Visualization Example¶

# Plot 1: Scree plot
fig, (ax1, ax2) = plt.subplots(1, 2, figsize=(12, 4))

# Variance explained by each component
ax1.plot(range(1, len(pca.explained_variance_ratio_) + 1),
         pca.explained_variance_ratio_, 'o-', linewidth=2, markersize=6)
ax1.set_xlabel('Principal Component')
ax1.set_ylabel('Variance Explained')
ax1.set_title('Scree Plot')
ax1.grid(True, alpha=0.3)

# Cumulative variance
ax2.plot(range(1, len(cumsum_var) + 1), cumsum_var, 'o-', linewidth=2, markersize=6)
ax2.axhline(0.9, color='red', linestyle='--', label='90% threshold')
ax2.set_xlabel('Number of Components')
ax2.set_ylabel('Cumulative Variance Explained')
ax2.set_title('Cumulative Variance Explained')
ax2.legend()
ax2.grid(True, alpha=0.3)

plt.tight_layout()
plt.show()

# Plot 2: CV error vs number of components
fig, ax = plt.subplots(figsize=(10, 6))
ax.plot(range(1, len(mse_scores) + 1), np.sqrt(mse_scores), 'o-', linewidth=2, markersize=6)
ax.axvline(M_opt, color='red', linestyle='--', label=f'Optimal M = {M_opt}')
ax.set_xlabel('Number of Components (M)')
ax.set_ylabel('CV RMSE')
ax.set_title('Cross-Validation Error vs Number of Components')
ax.legend()
ax.grid(True, alpha=0.3)
plt.tight_layout()
plt.show()

When to Use PCR¶

PCR is a good choice when:

Multicollinearity is severe — Components are uncorrelated
\(p\) is very large — Dimensionality reduction needed
\(p > n\) — OLS is infeasible; PCR makes regression possible
Interpretability of original features is not critical — Willing to work with components
Prediction accuracy is the primary goal — Doesn't require understanding individual features

Consider alternatives if: - Feature selection is important — Use Lasso or elastic net instead - Interpretability is critical — Linear regression with a subset of features may be preferable - PLS might work better — If the goal is prediction (PLS uses the response in component construction)

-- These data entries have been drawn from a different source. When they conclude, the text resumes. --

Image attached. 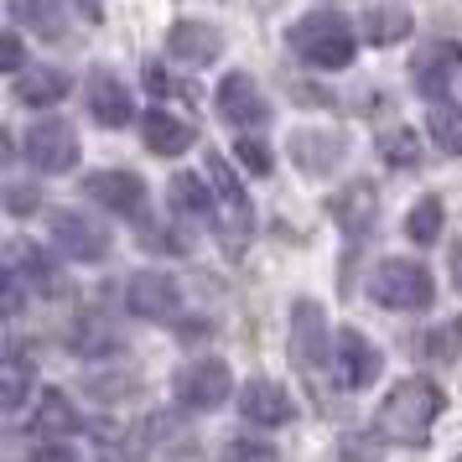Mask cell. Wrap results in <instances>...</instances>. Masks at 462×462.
<instances>
[{
	"instance_id": "obj_1",
	"label": "cell",
	"mask_w": 462,
	"mask_h": 462,
	"mask_svg": "<svg viewBox=\"0 0 462 462\" xmlns=\"http://www.w3.org/2000/svg\"><path fill=\"white\" fill-rule=\"evenodd\" d=\"M441 390L431 384V379H400L395 390L384 395V405H379L374 416V431L390 441H405V447H426V437H431V426H437L441 416Z\"/></svg>"
},
{
	"instance_id": "obj_2",
	"label": "cell",
	"mask_w": 462,
	"mask_h": 462,
	"mask_svg": "<svg viewBox=\"0 0 462 462\" xmlns=\"http://www.w3.org/2000/svg\"><path fill=\"white\" fill-rule=\"evenodd\" d=\"M286 42H291V52L301 58V63L312 68H348L358 52V37H354V22L343 16V11H307L301 22H291V32H286Z\"/></svg>"
},
{
	"instance_id": "obj_3",
	"label": "cell",
	"mask_w": 462,
	"mask_h": 462,
	"mask_svg": "<svg viewBox=\"0 0 462 462\" xmlns=\"http://www.w3.org/2000/svg\"><path fill=\"white\" fill-rule=\"evenodd\" d=\"M369 296L390 312H426L437 301V281L420 260H379L369 275Z\"/></svg>"
},
{
	"instance_id": "obj_4",
	"label": "cell",
	"mask_w": 462,
	"mask_h": 462,
	"mask_svg": "<svg viewBox=\"0 0 462 462\" xmlns=\"http://www.w3.org/2000/svg\"><path fill=\"white\" fill-rule=\"evenodd\" d=\"M203 177H208V188H213V218H218V234H224L229 254H239L245 250V239H250V229H254L250 198H245L234 167L218 156V151H208V171H203Z\"/></svg>"
},
{
	"instance_id": "obj_5",
	"label": "cell",
	"mask_w": 462,
	"mask_h": 462,
	"mask_svg": "<svg viewBox=\"0 0 462 462\" xmlns=\"http://www.w3.org/2000/svg\"><path fill=\"white\" fill-rule=\"evenodd\" d=\"M229 390H234V374H229L224 358H192L171 379V395H177V405H188V411H218L229 400Z\"/></svg>"
},
{
	"instance_id": "obj_6",
	"label": "cell",
	"mask_w": 462,
	"mask_h": 462,
	"mask_svg": "<svg viewBox=\"0 0 462 462\" xmlns=\"http://www.w3.org/2000/svg\"><path fill=\"white\" fill-rule=\"evenodd\" d=\"M22 156H26V167L32 171H42V177H63V171H73V162H79V135H73L68 120H37V125L26 130Z\"/></svg>"
},
{
	"instance_id": "obj_7",
	"label": "cell",
	"mask_w": 462,
	"mask_h": 462,
	"mask_svg": "<svg viewBox=\"0 0 462 462\" xmlns=\"http://www.w3.org/2000/svg\"><path fill=\"white\" fill-rule=\"evenodd\" d=\"M291 358L307 374H322V364L333 358V333H328V317L317 301H296L291 307Z\"/></svg>"
},
{
	"instance_id": "obj_8",
	"label": "cell",
	"mask_w": 462,
	"mask_h": 462,
	"mask_svg": "<svg viewBox=\"0 0 462 462\" xmlns=\"http://www.w3.org/2000/svg\"><path fill=\"white\" fill-rule=\"evenodd\" d=\"M52 245L68 254V260H84V265H99L109 254V229L99 218H84L73 208H58L52 213Z\"/></svg>"
},
{
	"instance_id": "obj_9",
	"label": "cell",
	"mask_w": 462,
	"mask_h": 462,
	"mask_svg": "<svg viewBox=\"0 0 462 462\" xmlns=\"http://www.w3.org/2000/svg\"><path fill=\"white\" fill-rule=\"evenodd\" d=\"M84 198L109 213H120V218H146V182L135 171H88Z\"/></svg>"
},
{
	"instance_id": "obj_10",
	"label": "cell",
	"mask_w": 462,
	"mask_h": 462,
	"mask_svg": "<svg viewBox=\"0 0 462 462\" xmlns=\"http://www.w3.org/2000/svg\"><path fill=\"white\" fill-rule=\"evenodd\" d=\"M333 369H337V384L343 390H369L379 379V369H384V358H379V348L358 328H343L333 337Z\"/></svg>"
},
{
	"instance_id": "obj_11",
	"label": "cell",
	"mask_w": 462,
	"mask_h": 462,
	"mask_svg": "<svg viewBox=\"0 0 462 462\" xmlns=\"http://www.w3.org/2000/svg\"><path fill=\"white\" fill-rule=\"evenodd\" d=\"M5 271L16 275L26 291H37V296H63L68 291L58 260H52L42 245H32V239H11V250H5Z\"/></svg>"
},
{
	"instance_id": "obj_12",
	"label": "cell",
	"mask_w": 462,
	"mask_h": 462,
	"mask_svg": "<svg viewBox=\"0 0 462 462\" xmlns=\"http://www.w3.org/2000/svg\"><path fill=\"white\" fill-rule=\"evenodd\" d=\"M125 307L135 317H146V322H167V317L182 312V291H177V281L162 271H141L125 281Z\"/></svg>"
},
{
	"instance_id": "obj_13",
	"label": "cell",
	"mask_w": 462,
	"mask_h": 462,
	"mask_svg": "<svg viewBox=\"0 0 462 462\" xmlns=\"http://www.w3.org/2000/svg\"><path fill=\"white\" fill-rule=\"evenodd\" d=\"M457 73H462V47H452V42L420 47L416 63H411V79H416V88L431 99V105H441V99L457 88Z\"/></svg>"
},
{
	"instance_id": "obj_14",
	"label": "cell",
	"mask_w": 462,
	"mask_h": 462,
	"mask_svg": "<svg viewBox=\"0 0 462 462\" xmlns=\"http://www.w3.org/2000/svg\"><path fill=\"white\" fill-rule=\"evenodd\" d=\"M218 115L234 130H260L271 120V105H265V94H260V84H254L250 73H229L218 84Z\"/></svg>"
},
{
	"instance_id": "obj_15",
	"label": "cell",
	"mask_w": 462,
	"mask_h": 462,
	"mask_svg": "<svg viewBox=\"0 0 462 462\" xmlns=\"http://www.w3.org/2000/svg\"><path fill=\"white\" fill-rule=\"evenodd\" d=\"M84 105H88V115H94V120H99L105 130H120V125H130V120H135L125 84H120V79H115L109 68H94V73H88V84H84Z\"/></svg>"
},
{
	"instance_id": "obj_16",
	"label": "cell",
	"mask_w": 462,
	"mask_h": 462,
	"mask_svg": "<svg viewBox=\"0 0 462 462\" xmlns=\"http://www.w3.org/2000/svg\"><path fill=\"white\" fill-rule=\"evenodd\" d=\"M239 411H245V426H286V420L296 416L291 395L275 384V379H250L245 384V395H239Z\"/></svg>"
},
{
	"instance_id": "obj_17",
	"label": "cell",
	"mask_w": 462,
	"mask_h": 462,
	"mask_svg": "<svg viewBox=\"0 0 462 462\" xmlns=\"http://www.w3.org/2000/svg\"><path fill=\"white\" fill-rule=\"evenodd\" d=\"M328 208H333V218H337V229L348 234V239H364V234L374 229V213H379V198H374V188H369V182H348V188L337 192L333 203H328Z\"/></svg>"
},
{
	"instance_id": "obj_18",
	"label": "cell",
	"mask_w": 462,
	"mask_h": 462,
	"mask_svg": "<svg viewBox=\"0 0 462 462\" xmlns=\"http://www.w3.org/2000/svg\"><path fill=\"white\" fill-rule=\"evenodd\" d=\"M167 52L182 58V63H192V68H208L224 52V42H218V32L208 22H177L167 32Z\"/></svg>"
},
{
	"instance_id": "obj_19",
	"label": "cell",
	"mask_w": 462,
	"mask_h": 462,
	"mask_svg": "<svg viewBox=\"0 0 462 462\" xmlns=\"http://www.w3.org/2000/svg\"><path fill=\"white\" fill-rule=\"evenodd\" d=\"M5 11H11V22H16V26L37 32L42 42H63V37H68L63 0H5Z\"/></svg>"
},
{
	"instance_id": "obj_20",
	"label": "cell",
	"mask_w": 462,
	"mask_h": 462,
	"mask_svg": "<svg viewBox=\"0 0 462 462\" xmlns=\"http://www.w3.org/2000/svg\"><path fill=\"white\" fill-rule=\"evenodd\" d=\"M68 94H73V79H68L63 68H26V73H16V99L32 109L63 105Z\"/></svg>"
},
{
	"instance_id": "obj_21",
	"label": "cell",
	"mask_w": 462,
	"mask_h": 462,
	"mask_svg": "<svg viewBox=\"0 0 462 462\" xmlns=\"http://www.w3.org/2000/svg\"><path fill=\"white\" fill-rule=\"evenodd\" d=\"M141 135H146V151H156V156H182L198 141L188 120L182 115H167V109H151L146 120H141Z\"/></svg>"
},
{
	"instance_id": "obj_22",
	"label": "cell",
	"mask_w": 462,
	"mask_h": 462,
	"mask_svg": "<svg viewBox=\"0 0 462 462\" xmlns=\"http://www.w3.org/2000/svg\"><path fill=\"white\" fill-rule=\"evenodd\" d=\"M343 151H348V141L333 135V130H296V135H291V156L301 162V171L337 167V162H343Z\"/></svg>"
},
{
	"instance_id": "obj_23",
	"label": "cell",
	"mask_w": 462,
	"mask_h": 462,
	"mask_svg": "<svg viewBox=\"0 0 462 462\" xmlns=\"http://www.w3.org/2000/svg\"><path fill=\"white\" fill-rule=\"evenodd\" d=\"M32 426H37L42 437H79V431H84V416H79V405H73L63 390H42Z\"/></svg>"
},
{
	"instance_id": "obj_24",
	"label": "cell",
	"mask_w": 462,
	"mask_h": 462,
	"mask_svg": "<svg viewBox=\"0 0 462 462\" xmlns=\"http://www.w3.org/2000/svg\"><path fill=\"white\" fill-rule=\"evenodd\" d=\"M32 395V358H26L22 343H11L5 348V369H0V405H5V416H16Z\"/></svg>"
},
{
	"instance_id": "obj_25",
	"label": "cell",
	"mask_w": 462,
	"mask_h": 462,
	"mask_svg": "<svg viewBox=\"0 0 462 462\" xmlns=\"http://www.w3.org/2000/svg\"><path fill=\"white\" fill-rule=\"evenodd\" d=\"M167 198H171V208L188 213V218H208V213H213V188H208V177L177 171V177H171V188H167Z\"/></svg>"
},
{
	"instance_id": "obj_26",
	"label": "cell",
	"mask_w": 462,
	"mask_h": 462,
	"mask_svg": "<svg viewBox=\"0 0 462 462\" xmlns=\"http://www.w3.org/2000/svg\"><path fill=\"white\" fill-rule=\"evenodd\" d=\"M411 11L405 5H374L369 16H364V42H374V47H390L400 42V37H411Z\"/></svg>"
},
{
	"instance_id": "obj_27",
	"label": "cell",
	"mask_w": 462,
	"mask_h": 462,
	"mask_svg": "<svg viewBox=\"0 0 462 462\" xmlns=\"http://www.w3.org/2000/svg\"><path fill=\"white\" fill-rule=\"evenodd\" d=\"M426 130H431V141H437V151H447V156H462V109L457 105H431V115H426Z\"/></svg>"
},
{
	"instance_id": "obj_28",
	"label": "cell",
	"mask_w": 462,
	"mask_h": 462,
	"mask_svg": "<svg viewBox=\"0 0 462 462\" xmlns=\"http://www.w3.org/2000/svg\"><path fill=\"white\" fill-rule=\"evenodd\" d=\"M405 239L411 245H437L441 239V198H420L416 208L405 213Z\"/></svg>"
},
{
	"instance_id": "obj_29",
	"label": "cell",
	"mask_w": 462,
	"mask_h": 462,
	"mask_svg": "<svg viewBox=\"0 0 462 462\" xmlns=\"http://www.w3.org/2000/svg\"><path fill=\"white\" fill-rule=\"evenodd\" d=\"M426 354L437 358V364H457V358H462V317L437 322V328L426 333Z\"/></svg>"
},
{
	"instance_id": "obj_30",
	"label": "cell",
	"mask_w": 462,
	"mask_h": 462,
	"mask_svg": "<svg viewBox=\"0 0 462 462\" xmlns=\"http://www.w3.org/2000/svg\"><path fill=\"white\" fill-rule=\"evenodd\" d=\"M379 151H384V162H390V167H420L416 130H390V135L379 141Z\"/></svg>"
},
{
	"instance_id": "obj_31",
	"label": "cell",
	"mask_w": 462,
	"mask_h": 462,
	"mask_svg": "<svg viewBox=\"0 0 462 462\" xmlns=\"http://www.w3.org/2000/svg\"><path fill=\"white\" fill-rule=\"evenodd\" d=\"M234 156H239V167L254 171V177H265V171L275 167L271 151H265V141H254V135H239V146H234Z\"/></svg>"
},
{
	"instance_id": "obj_32",
	"label": "cell",
	"mask_w": 462,
	"mask_h": 462,
	"mask_svg": "<svg viewBox=\"0 0 462 462\" xmlns=\"http://www.w3.org/2000/svg\"><path fill=\"white\" fill-rule=\"evenodd\" d=\"M109 348H115V337L99 322H79L73 328V354H109Z\"/></svg>"
},
{
	"instance_id": "obj_33",
	"label": "cell",
	"mask_w": 462,
	"mask_h": 462,
	"mask_svg": "<svg viewBox=\"0 0 462 462\" xmlns=\"http://www.w3.org/2000/svg\"><path fill=\"white\" fill-rule=\"evenodd\" d=\"M224 462H281V457H275V447H265V441H234L229 452H224Z\"/></svg>"
},
{
	"instance_id": "obj_34",
	"label": "cell",
	"mask_w": 462,
	"mask_h": 462,
	"mask_svg": "<svg viewBox=\"0 0 462 462\" xmlns=\"http://www.w3.org/2000/svg\"><path fill=\"white\" fill-rule=\"evenodd\" d=\"M146 88L156 94V99H162V94L171 99V94H177V79H171V73H167L162 63H151V68H146Z\"/></svg>"
},
{
	"instance_id": "obj_35",
	"label": "cell",
	"mask_w": 462,
	"mask_h": 462,
	"mask_svg": "<svg viewBox=\"0 0 462 462\" xmlns=\"http://www.w3.org/2000/svg\"><path fill=\"white\" fill-rule=\"evenodd\" d=\"M5 73H26V52H22V37H5Z\"/></svg>"
},
{
	"instance_id": "obj_36",
	"label": "cell",
	"mask_w": 462,
	"mask_h": 462,
	"mask_svg": "<svg viewBox=\"0 0 462 462\" xmlns=\"http://www.w3.org/2000/svg\"><path fill=\"white\" fill-rule=\"evenodd\" d=\"M5 198H11V213H32L37 208V192H26V188H11Z\"/></svg>"
},
{
	"instance_id": "obj_37",
	"label": "cell",
	"mask_w": 462,
	"mask_h": 462,
	"mask_svg": "<svg viewBox=\"0 0 462 462\" xmlns=\"http://www.w3.org/2000/svg\"><path fill=\"white\" fill-rule=\"evenodd\" d=\"M32 462H79L73 452H63V447H37L32 452Z\"/></svg>"
},
{
	"instance_id": "obj_38",
	"label": "cell",
	"mask_w": 462,
	"mask_h": 462,
	"mask_svg": "<svg viewBox=\"0 0 462 462\" xmlns=\"http://www.w3.org/2000/svg\"><path fill=\"white\" fill-rule=\"evenodd\" d=\"M452 281H457V291H462V245L452 250Z\"/></svg>"
},
{
	"instance_id": "obj_39",
	"label": "cell",
	"mask_w": 462,
	"mask_h": 462,
	"mask_svg": "<svg viewBox=\"0 0 462 462\" xmlns=\"http://www.w3.org/2000/svg\"><path fill=\"white\" fill-rule=\"evenodd\" d=\"M457 462H462V457H457Z\"/></svg>"
}]
</instances>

Comparison with Other Methods¶

Method	Multicollinearity	Feature Selection	Interpretability	When to Use
OLS	Poor	No	High	Small \(p\), low correlation
Ridge	Good	No	High	Moderate \(p\), moderate correlation
Lasso	Good	Yes	High	Feature selection important
Elastic Net	Good	Yes	High	Balance of Ridge + Lasso
PCR	Excellent	No	Low	Large \(p\) or \(p > n\)
PLS	Excellent	No	Low	Large \(p\), prediction focus

Summary¶

Principal Components Regression combines the unsupervised dimensionality reduction of PCA with linear regression:

Standardize predictors
Extract principal components (linear combinations of predictors)
Select the number of components \(M\) via cross-validation
Regress response on the first \(M\) components

PCR effectively addresses multicollinearity and high-dimensionality, making it valuable for prediction in challenging settings where \(p\) is large or correlation among predictors is severe. However, the loss of interpretability and unsupervised nature of component selection are trade-offs to consider.